(Collected data entries)
#####

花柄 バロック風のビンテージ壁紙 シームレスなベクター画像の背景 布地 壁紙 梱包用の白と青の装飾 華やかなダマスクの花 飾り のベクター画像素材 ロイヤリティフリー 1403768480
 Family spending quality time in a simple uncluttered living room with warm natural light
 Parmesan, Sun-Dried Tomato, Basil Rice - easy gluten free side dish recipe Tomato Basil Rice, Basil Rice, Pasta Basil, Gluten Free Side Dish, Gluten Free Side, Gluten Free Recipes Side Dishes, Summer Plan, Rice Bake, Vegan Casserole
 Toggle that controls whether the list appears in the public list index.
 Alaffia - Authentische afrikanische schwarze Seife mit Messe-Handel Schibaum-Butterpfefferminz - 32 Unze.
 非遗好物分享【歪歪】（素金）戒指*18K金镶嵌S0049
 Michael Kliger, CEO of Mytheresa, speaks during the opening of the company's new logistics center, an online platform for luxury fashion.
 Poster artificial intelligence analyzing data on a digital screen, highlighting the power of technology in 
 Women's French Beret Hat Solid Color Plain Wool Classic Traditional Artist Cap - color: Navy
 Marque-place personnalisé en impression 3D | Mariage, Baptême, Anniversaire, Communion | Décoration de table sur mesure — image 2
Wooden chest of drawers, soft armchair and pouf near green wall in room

#####

With the line holding "非遗好物分享【歪歪】（素金）戒指*18K金镶嵌S0049" as the first and the line holding "Women's French Beret" as the last, set down that range of the entries above exactly, and nothing else.

■ WRITTEN RESPONSE:
 非遗好物分享【歪歪】（素金）戒指*18K金镶嵌S0049
 Michael Kliger, CEO of Mytheresa, speaks during the opening of the company's new logistics center, an online platform for luxury fashion.
 Poster artificial intelligence analyzing data on a digital screen, highlighting the power of technology in 
 Women's French Beret Hat Solid Color Plain Wool Classic Traditional Artist Cap - color: Navy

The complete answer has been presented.